Make Her Real ist ein Indie-Adventure, das als psychologischer Horror-Visual-Novel präsentiert wird. Die Spieler übernehmen die Rolle von Mor, einem jungen Mann, der nach einer schulischen Tragödie, die sein öffentliches Bild prägte, in Isolation lebt. Eine Spielrunde dauert etwa dreißig Minuten und dreht sich um seine Begegnungen mit einer Figur, die zunächst als lebloses Objekt erscheint, aber rasch an Tiefe und Eigenständigkeit gewinnt.
Gameplay
Im Mittelpunkt steht die Navigation durch eine abgeschottete Justizvollzugsanstalt mittels textbasierter Szenen und Dialogentscheidungen.
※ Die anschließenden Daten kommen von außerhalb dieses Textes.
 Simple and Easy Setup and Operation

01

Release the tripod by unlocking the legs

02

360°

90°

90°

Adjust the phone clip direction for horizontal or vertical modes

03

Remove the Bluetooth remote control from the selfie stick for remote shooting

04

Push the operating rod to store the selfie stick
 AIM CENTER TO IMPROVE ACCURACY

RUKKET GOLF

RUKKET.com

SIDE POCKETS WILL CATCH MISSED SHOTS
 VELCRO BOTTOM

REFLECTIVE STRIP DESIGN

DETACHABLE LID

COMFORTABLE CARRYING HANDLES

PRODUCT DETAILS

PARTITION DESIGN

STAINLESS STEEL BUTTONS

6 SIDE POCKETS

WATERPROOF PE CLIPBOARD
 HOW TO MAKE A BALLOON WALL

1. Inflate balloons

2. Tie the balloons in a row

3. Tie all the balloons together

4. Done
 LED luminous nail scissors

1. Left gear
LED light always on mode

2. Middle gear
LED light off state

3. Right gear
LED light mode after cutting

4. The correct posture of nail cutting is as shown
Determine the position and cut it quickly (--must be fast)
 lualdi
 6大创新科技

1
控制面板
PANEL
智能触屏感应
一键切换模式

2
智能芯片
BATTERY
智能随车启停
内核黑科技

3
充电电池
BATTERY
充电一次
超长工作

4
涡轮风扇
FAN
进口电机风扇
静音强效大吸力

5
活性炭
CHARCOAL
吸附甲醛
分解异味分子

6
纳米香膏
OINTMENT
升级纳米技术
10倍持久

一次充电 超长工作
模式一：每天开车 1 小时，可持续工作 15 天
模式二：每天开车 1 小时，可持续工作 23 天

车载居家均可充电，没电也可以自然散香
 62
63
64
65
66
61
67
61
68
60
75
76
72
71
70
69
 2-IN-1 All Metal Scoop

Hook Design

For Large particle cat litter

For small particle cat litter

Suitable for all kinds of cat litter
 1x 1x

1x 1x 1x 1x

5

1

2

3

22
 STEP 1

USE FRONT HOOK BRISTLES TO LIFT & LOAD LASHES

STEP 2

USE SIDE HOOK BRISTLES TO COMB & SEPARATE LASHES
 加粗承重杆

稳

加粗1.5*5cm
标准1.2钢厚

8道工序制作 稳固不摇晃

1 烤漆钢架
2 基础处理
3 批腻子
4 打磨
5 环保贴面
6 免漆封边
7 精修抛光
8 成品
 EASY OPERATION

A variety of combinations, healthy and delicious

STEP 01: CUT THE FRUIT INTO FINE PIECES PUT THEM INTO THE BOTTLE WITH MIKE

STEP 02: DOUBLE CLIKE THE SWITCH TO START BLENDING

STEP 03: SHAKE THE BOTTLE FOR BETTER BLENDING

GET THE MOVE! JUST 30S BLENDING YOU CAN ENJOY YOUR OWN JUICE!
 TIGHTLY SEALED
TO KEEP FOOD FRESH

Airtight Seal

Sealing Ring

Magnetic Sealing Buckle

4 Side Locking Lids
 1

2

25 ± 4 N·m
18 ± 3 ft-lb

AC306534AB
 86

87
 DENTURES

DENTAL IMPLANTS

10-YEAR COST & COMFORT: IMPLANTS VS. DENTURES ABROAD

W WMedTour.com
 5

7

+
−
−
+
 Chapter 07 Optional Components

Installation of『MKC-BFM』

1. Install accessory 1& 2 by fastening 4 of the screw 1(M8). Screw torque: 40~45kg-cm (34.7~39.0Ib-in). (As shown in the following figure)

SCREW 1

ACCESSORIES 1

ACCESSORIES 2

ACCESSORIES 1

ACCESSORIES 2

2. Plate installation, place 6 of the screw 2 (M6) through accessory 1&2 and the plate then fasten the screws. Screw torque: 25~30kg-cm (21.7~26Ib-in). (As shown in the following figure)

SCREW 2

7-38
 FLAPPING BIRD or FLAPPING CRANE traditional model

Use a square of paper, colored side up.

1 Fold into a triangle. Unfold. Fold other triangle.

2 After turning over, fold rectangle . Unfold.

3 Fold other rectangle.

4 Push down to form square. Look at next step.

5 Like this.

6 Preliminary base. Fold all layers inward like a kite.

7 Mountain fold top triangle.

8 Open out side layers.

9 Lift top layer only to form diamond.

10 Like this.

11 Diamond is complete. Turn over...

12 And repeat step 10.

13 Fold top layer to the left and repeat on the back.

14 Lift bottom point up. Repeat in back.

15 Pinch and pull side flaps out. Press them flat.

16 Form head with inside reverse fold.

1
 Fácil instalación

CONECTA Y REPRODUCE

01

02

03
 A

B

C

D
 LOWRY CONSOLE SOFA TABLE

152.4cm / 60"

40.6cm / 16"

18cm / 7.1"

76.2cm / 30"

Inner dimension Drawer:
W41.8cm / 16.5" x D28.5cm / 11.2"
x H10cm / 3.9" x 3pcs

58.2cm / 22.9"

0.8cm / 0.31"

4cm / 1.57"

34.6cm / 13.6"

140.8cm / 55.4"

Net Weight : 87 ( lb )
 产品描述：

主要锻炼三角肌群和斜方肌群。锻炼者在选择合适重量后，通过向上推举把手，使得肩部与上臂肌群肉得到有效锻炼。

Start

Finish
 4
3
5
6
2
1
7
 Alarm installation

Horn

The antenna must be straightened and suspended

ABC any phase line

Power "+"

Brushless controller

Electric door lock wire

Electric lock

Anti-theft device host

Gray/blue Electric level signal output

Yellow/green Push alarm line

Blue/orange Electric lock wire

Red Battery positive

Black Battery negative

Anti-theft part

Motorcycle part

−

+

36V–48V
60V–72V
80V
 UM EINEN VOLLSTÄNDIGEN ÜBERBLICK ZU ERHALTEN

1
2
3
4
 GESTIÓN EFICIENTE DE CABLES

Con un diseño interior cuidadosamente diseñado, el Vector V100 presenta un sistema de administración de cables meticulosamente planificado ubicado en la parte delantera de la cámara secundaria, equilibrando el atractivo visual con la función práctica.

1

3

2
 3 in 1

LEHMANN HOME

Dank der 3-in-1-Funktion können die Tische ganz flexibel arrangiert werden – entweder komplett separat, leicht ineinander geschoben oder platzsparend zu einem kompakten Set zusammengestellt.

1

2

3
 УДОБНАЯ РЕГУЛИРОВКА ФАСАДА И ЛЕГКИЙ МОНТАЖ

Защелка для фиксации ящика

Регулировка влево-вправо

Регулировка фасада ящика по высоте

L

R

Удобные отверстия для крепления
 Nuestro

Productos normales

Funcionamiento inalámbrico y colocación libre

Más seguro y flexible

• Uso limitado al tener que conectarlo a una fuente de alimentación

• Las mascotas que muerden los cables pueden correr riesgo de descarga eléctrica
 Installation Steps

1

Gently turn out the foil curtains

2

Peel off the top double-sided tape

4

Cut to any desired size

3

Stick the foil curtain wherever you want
Mor erhält ein Dakimakura mit Imi, einer Figur aus einem älteren Romance-Visual-Novel. Mit fortschreitenden Gesprächen entwickelt Imi ein wachsendes Bewusstsein, erinnert sich an Details und Gefühle und stellt Mors Isolation infrage. Die nüchterne Anstaltsumgebung verändert sich in Ton und Ausstattung, je nachdem, wie stark sich Mor an Imi bindet. Hintergrundgeräusche - Summen von Neonröhren, ferne Klänge und Echo früherer Musik - verstärken die Atmosphäre, ohne dass der Spieler mehr als Auswahlentscheidungen treffen muss. Der Fortschritt hängt davon ab, ob Mor sich stärker auf Imis wachsende Präsenz oder auf die äußere Realität einlässt.
Spielmodi
Das Spiel bietet einen einzigen, auf eine zusammenhängende Sitzung ausgelegten Erzählmodus. Entscheidungszweige führen zu drei unterschiedlichen Enden, je nachdem, ob Mor den Trost, den Imi bietet, annimmt oder Widersprüche in seiner Umgebung erkennt. Es gibt keine separaten Schwierigkeitsstufen, Mehrspieler-Optionen oder weitere Modi. Jede Spielrunde folgt derselben Kernsequenz, erlaubt jedoch unterschiedliche Ausgänge durch die Entscheidungen an zentralen Punkten.
Handlung und Themen
Die Geschichte beleuchtet Mors jahrelange Isolation und die Last öffentlicher Verurteilung nach der Tragödie. Imi entwickelt sich von einem Scherzgeschenk zur einzigen Person, die Mor nicht auf seine Vergangenheit reduziert. Themen wie Schuld, parasoziale Bindungen und die Möglichkeit von Nähe unter extremen Bedingungen bestimmen die kurze Erzählung. Die engen Räume verändern sich allmählich, während Imis Realität für Mor greifbarer wird, und werfen die Frage auf, ob Zuneigung entstehen kann, wenn eine Seite nur existiert, weil die andere sie braucht. Der Original-Soundtrack unterstreicht diese Motive mit dezenten, verblassenden Klängen von Romance-Musik, vermischt mit institutionellen Geräuschen.
Lohnt es sich?
Make Her Real richtet sich an Spieler, die ein kompaktes, entscheidungsbasiertes Psychohorror-Erlebnis suchen, das Isolation und Wahrnehmung ohne großen Zeitaufwand untersucht. Die straffe Struktur und die mehreren Enden laden zum erneuten Spielen ein, um unterschiedliche Perspektiven auf die zentrale Beziehung zu erleben. Das Spiel ist als Standalone-Titel für den PC erhältlich; weitere saisonale Inhalte oder Erweiterungen sind derzeit nicht angekündigt. Wer narrative Indie-Adventures mit emotionalen und ethischen Fragestellungen bevorzugt, wird Länge und Präsentation passend finden, während Spieler, die längere Kampagnen oder Action-Elemente suchen, eher andere Vertreter des Genres in Betracht ziehen sollten.